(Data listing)
++++++++++++++++++++

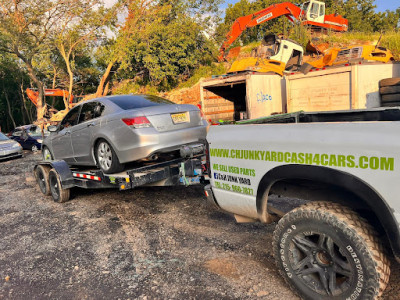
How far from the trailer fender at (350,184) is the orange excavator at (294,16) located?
19.1 metres

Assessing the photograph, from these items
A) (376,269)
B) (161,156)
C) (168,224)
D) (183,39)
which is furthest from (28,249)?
(183,39)

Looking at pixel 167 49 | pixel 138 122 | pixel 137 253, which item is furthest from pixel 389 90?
pixel 167 49

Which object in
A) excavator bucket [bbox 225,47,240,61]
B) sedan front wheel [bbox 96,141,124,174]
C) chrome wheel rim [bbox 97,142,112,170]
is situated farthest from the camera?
excavator bucket [bbox 225,47,240,61]

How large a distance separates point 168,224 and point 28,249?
1.90 meters

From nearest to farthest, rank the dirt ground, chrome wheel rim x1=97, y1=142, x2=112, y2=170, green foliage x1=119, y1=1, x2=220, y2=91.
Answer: the dirt ground
chrome wheel rim x1=97, y1=142, x2=112, y2=170
green foliage x1=119, y1=1, x2=220, y2=91

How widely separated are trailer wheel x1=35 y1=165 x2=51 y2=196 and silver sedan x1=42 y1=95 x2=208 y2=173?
0.90 m

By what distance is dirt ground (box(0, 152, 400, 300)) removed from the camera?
3.09 metres

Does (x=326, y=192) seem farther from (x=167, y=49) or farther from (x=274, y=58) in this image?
(x=167, y=49)

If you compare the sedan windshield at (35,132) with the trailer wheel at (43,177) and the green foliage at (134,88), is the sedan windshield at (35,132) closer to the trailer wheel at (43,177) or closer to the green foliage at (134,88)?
the green foliage at (134,88)

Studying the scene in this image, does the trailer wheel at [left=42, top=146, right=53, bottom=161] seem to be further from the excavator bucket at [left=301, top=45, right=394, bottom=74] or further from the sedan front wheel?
the excavator bucket at [left=301, top=45, right=394, bottom=74]

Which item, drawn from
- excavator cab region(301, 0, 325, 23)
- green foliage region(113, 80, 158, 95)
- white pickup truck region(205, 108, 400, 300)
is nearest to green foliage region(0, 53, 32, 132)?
green foliage region(113, 80, 158, 95)

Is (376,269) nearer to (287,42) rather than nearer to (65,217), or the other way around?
(65,217)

++++++++++++++++++++

> Task goal
Copy the data character for character, but drop all pictures from the copy.

> Written response
How far from the trailer fender at (350,184) is the orange excavator at (294,16) located?
19.1 metres

Assessing the photograph, from these items
A) (376,269)
B) (161,156)
C) (168,224)
D) (183,39)
which is furthest from (28,249)?
(183,39)

Looking at pixel 167 49 | pixel 138 122 | pixel 137 253, which item is furthest from pixel 389 90?
pixel 167 49

Which object in
A) excavator bucket [bbox 225,47,240,61]
B) sedan front wheel [bbox 96,141,124,174]
C) chrome wheel rim [bbox 97,142,112,170]
is situated farthest from the camera?
excavator bucket [bbox 225,47,240,61]

How large a distance separates point 168,224 and point 28,249?
1.90 meters

From nearest to farthest, rank the dirt ground, chrome wheel rim x1=97, y1=142, x2=112, y2=170, green foliage x1=119, y1=1, x2=220, y2=91.
Answer: the dirt ground
chrome wheel rim x1=97, y1=142, x2=112, y2=170
green foliage x1=119, y1=1, x2=220, y2=91

How widely separated are trailer wheel x1=35 y1=165 x2=51 y2=196 and silver sedan x1=42 y1=95 x2=208 y2=173?
0.90 m

By what distance is dirt ground (box(0, 152, 400, 300)) removed from the camera?
3.09 metres

Does (x=326, y=192) seem farther from (x=167, y=49) or farther from (x=274, y=58) in this image?
(x=167, y=49)

If you compare the sedan windshield at (35,132) with the trailer wheel at (43,177) and the green foliage at (134,88), is the sedan windshield at (35,132) closer to the trailer wheel at (43,177) or closer to the green foliage at (134,88)?
the green foliage at (134,88)

Studying the scene in this image, does the trailer wheel at [left=42, top=146, right=53, bottom=161] seem to be further from the excavator bucket at [left=301, top=45, right=394, bottom=74] or further from the sedan front wheel?
the excavator bucket at [left=301, top=45, right=394, bottom=74]

Which item, drawn from
- excavator cab region(301, 0, 325, 23)
- green foliage region(113, 80, 158, 95)
- white pickup truck region(205, 108, 400, 300)
is nearest to green foliage region(0, 53, 32, 132)?
green foliage region(113, 80, 158, 95)

Is (376,269) nearer to (287,42) rather than nearer to (65,217), or the other way around?
(65,217)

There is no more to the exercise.